» **Task requirements**
Take the records below and set down exactly the lines from the one with "kudoyama1 (450x300)" to the one with "<b>After Ban THE BLOOD STREE...</b>", ends included; do not copy the pictures.

» **Records supplied**
******************************

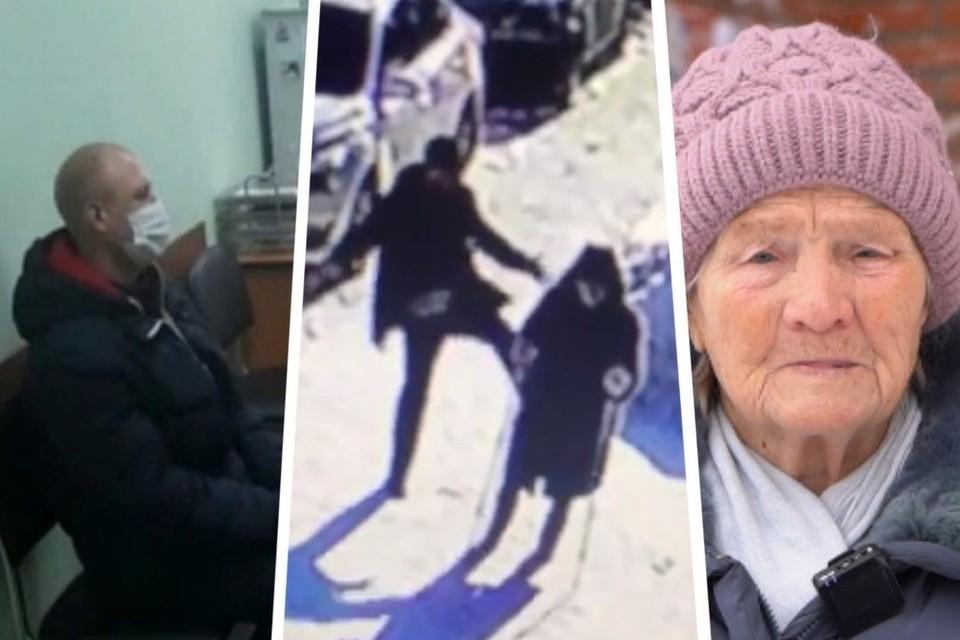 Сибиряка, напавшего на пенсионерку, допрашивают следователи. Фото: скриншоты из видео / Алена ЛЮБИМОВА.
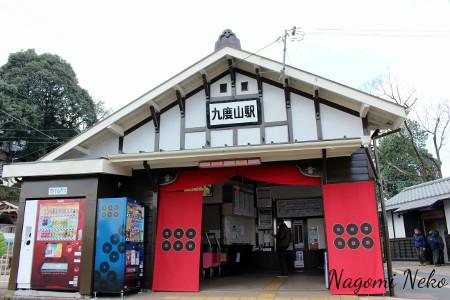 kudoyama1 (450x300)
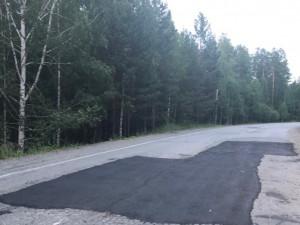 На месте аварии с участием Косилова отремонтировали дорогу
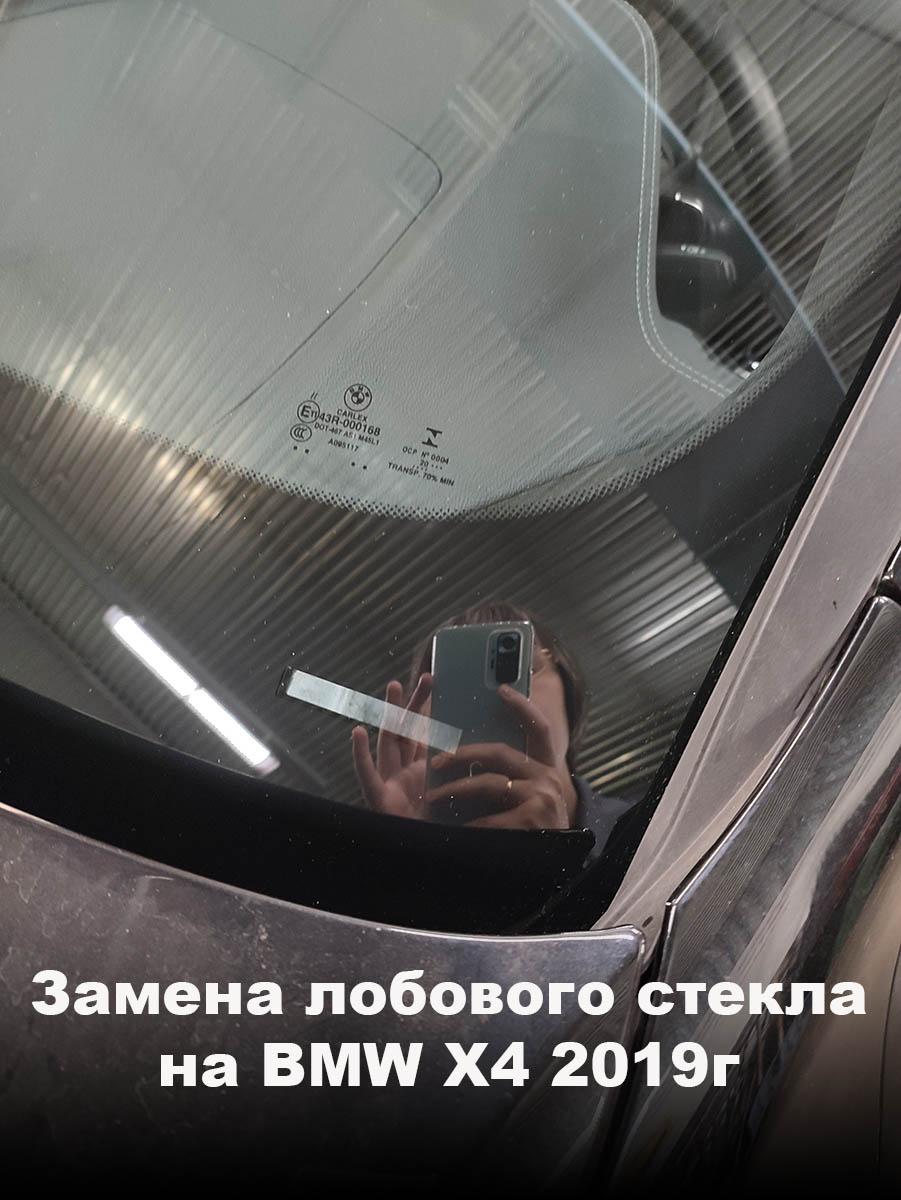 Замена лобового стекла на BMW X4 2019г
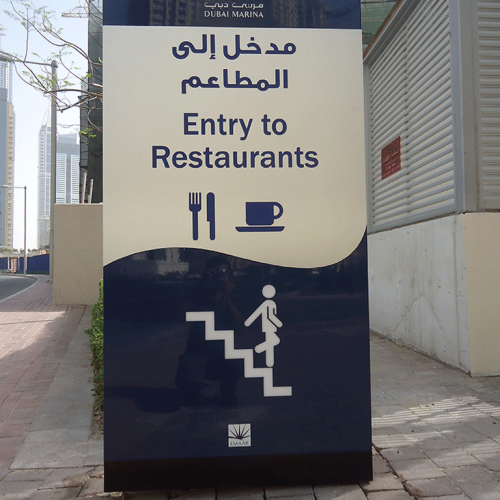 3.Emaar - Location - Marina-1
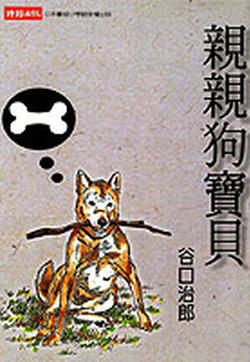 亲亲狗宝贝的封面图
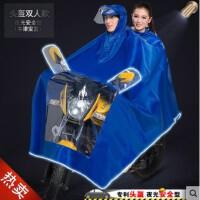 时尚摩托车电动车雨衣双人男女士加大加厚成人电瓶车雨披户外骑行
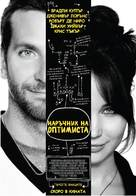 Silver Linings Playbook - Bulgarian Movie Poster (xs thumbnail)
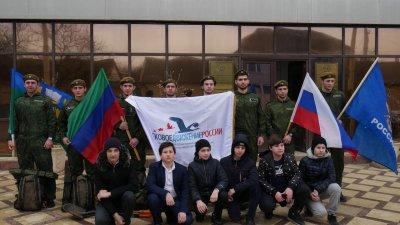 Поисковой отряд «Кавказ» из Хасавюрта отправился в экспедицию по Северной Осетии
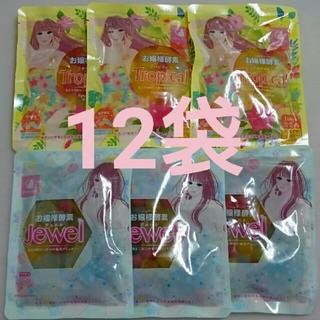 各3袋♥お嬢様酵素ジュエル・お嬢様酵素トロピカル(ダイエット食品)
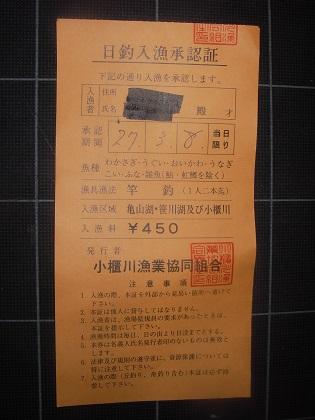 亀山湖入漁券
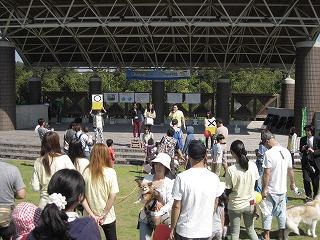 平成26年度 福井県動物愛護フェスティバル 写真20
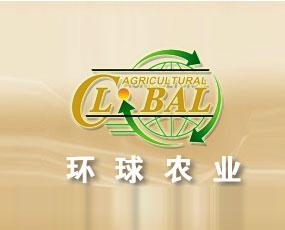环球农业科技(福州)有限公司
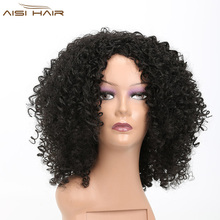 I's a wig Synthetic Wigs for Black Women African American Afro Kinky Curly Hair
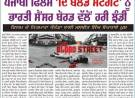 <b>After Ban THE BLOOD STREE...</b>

******************************

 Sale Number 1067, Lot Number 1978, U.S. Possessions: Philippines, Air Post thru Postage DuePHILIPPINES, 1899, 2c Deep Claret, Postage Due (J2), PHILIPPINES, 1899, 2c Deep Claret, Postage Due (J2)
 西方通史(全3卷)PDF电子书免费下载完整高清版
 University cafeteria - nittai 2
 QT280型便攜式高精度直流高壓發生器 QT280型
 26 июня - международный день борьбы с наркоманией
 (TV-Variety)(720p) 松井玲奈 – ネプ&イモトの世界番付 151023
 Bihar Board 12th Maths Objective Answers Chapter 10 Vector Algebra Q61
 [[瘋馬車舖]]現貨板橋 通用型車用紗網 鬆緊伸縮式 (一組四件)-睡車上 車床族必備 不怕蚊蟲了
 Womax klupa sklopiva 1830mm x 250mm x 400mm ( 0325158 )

******************************

» **Finished exercise**
 kudoyama1 (450x300)
 На месте аварии с участием Косилова отремонтировали дорогу
 Замена лобового стекла на BMW X4 2019г
 3.Emaar - Location - Marina-1
 亲亲狗宝贝的封面图
 时尚摩托车电动车雨衣双人男女士加大加厚成人电瓶车雨披户外骑行
 Silver Linings Playbook - Bulgarian Movie Poster (xs thumbnail)
 Поисковой отряд «Кавказ» из Хасавюрта отправился в экспедицию по Северной Осетии
 各3袋♥お嬢様酵素ジュエル・お嬢様酵素トロピカル(ダイエット食品)
 亀山湖入漁券
 平成26年度 福井県動物愛護フェスティバル 写真20
环球农业科技(福州)有限公司
 I's a wig Synthetic Wigs for Black Women African American Afro Kinky Curly Hair
 <b>After Ban THE BLOOD STREE...</b>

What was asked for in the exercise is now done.